[Task input Boundary: Start]

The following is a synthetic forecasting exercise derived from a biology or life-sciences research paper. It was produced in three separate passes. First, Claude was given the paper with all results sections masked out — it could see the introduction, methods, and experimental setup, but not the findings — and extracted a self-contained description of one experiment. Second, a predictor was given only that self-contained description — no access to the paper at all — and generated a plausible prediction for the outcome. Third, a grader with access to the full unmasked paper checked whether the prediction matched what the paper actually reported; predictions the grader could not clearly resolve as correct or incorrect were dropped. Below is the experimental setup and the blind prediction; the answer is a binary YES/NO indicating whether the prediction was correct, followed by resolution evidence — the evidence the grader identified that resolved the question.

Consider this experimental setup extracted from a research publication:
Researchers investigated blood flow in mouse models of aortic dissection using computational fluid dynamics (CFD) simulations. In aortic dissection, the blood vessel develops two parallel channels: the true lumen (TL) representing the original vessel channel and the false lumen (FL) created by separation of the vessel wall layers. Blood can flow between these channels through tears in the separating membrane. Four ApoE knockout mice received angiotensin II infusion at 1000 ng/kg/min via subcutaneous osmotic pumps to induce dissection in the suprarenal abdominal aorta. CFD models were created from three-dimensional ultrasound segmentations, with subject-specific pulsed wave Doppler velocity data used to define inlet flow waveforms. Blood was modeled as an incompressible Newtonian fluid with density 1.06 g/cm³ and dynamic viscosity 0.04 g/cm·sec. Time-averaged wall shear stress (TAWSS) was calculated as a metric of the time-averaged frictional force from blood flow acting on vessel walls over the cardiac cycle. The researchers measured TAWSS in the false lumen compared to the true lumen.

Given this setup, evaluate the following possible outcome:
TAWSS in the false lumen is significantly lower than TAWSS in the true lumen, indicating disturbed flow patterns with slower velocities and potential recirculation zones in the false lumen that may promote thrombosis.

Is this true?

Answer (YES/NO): YES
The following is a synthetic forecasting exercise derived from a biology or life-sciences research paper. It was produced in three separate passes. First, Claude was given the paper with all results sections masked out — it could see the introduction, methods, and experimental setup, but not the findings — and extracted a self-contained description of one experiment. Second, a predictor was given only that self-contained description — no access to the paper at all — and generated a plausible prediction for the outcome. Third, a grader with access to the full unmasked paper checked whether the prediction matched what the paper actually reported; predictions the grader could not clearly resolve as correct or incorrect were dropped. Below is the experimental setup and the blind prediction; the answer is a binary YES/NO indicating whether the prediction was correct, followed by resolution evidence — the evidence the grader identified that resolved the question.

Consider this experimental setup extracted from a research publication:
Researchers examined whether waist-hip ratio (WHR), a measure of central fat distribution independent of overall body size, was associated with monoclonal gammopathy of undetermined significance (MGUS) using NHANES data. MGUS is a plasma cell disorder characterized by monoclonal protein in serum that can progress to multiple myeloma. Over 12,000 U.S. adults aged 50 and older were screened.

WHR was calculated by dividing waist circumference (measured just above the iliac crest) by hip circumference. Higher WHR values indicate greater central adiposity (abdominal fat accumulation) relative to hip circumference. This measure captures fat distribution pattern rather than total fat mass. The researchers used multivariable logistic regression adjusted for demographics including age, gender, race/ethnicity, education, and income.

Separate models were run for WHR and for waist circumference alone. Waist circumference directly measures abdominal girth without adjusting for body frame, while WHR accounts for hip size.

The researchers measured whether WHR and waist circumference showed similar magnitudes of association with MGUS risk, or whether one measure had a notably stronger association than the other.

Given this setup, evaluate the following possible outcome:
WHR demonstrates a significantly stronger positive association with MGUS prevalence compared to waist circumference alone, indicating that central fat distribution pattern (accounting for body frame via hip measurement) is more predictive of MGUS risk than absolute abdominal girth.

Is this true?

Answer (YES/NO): NO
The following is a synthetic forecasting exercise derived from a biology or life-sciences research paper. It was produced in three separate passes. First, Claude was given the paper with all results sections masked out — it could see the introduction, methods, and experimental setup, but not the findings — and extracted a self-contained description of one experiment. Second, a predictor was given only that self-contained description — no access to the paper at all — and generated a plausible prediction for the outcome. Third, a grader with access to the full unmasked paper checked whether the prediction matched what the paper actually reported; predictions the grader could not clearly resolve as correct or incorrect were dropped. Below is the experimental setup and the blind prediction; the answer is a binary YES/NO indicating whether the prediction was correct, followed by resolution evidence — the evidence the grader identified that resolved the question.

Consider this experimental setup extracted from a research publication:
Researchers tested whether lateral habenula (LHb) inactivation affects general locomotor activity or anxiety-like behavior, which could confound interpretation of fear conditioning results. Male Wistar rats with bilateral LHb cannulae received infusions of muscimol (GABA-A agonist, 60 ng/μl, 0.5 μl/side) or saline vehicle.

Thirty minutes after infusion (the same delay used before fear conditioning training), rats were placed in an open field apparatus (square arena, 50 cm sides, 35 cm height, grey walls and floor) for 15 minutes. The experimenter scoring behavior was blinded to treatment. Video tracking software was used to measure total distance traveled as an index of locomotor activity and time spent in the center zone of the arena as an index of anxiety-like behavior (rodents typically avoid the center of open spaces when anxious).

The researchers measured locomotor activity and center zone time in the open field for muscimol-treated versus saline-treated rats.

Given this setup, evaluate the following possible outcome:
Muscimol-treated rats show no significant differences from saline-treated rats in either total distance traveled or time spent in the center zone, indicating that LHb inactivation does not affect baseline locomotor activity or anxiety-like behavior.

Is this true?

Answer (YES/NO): YES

[Task input Boundary: End]

▸ Your assignment
Go through the records and pull out each line that includes the word "measured".

▸ Result of the task
Researchers investigated blood flow in mouse models of aortic dissection using computational fluid dynamics (CFD) simulations. In aortic dissection, the blood vessel develops two parallel channels: the true lumen (TL) representing the original vessel channel and the false lumen (FL) created by separation of the vessel wall layers. Blood can flow between these channels through tears in the separating membrane. Four ApoE knockout mice received angiotensin II infusion at 1000 ng/kg/min via subcutaneous osmotic pumps to induce dissection in the suprarenal abdominal aorta. CFD models were created from three-dimensional ultrasound segmentations, with subject-specific pulsed wave Doppler velocity data used to define inlet flow waveforms. Blood was modeled as an incompressible Newtonian fluid with density 1.06 g/cm³ and dynamic viscosity 0.04 g/cm·sec. Time-averaged wall shear stress (TAWSS) was calculated as a metric of the time-averaged frictional force from blood flow acting on vessel walls over the cardiac cycle. The researchers measured TAWSS in the false lumen compared to the true lumen.
WHR was calculated by dividing waist circumference (measured just above the iliac crest) by hip circumference. Higher WHR values indicate greater central adiposity (abdominal fat accumulation) relative to hip circumference. This measure captures fat distribution pattern rather than total fat mass. The researchers used multivariable logistic regression adjusted for demographics including age, gender, race/ethnicity, education, and income.
The researchers measured whether WHR and waist circumference showed similar magnitudes of association with MGUS risk, or whether one measure had a notably stronger association than the other.
The researchers measured locomotor activity and center zone time in the open field for muscimol-treated versus saline-treated rats.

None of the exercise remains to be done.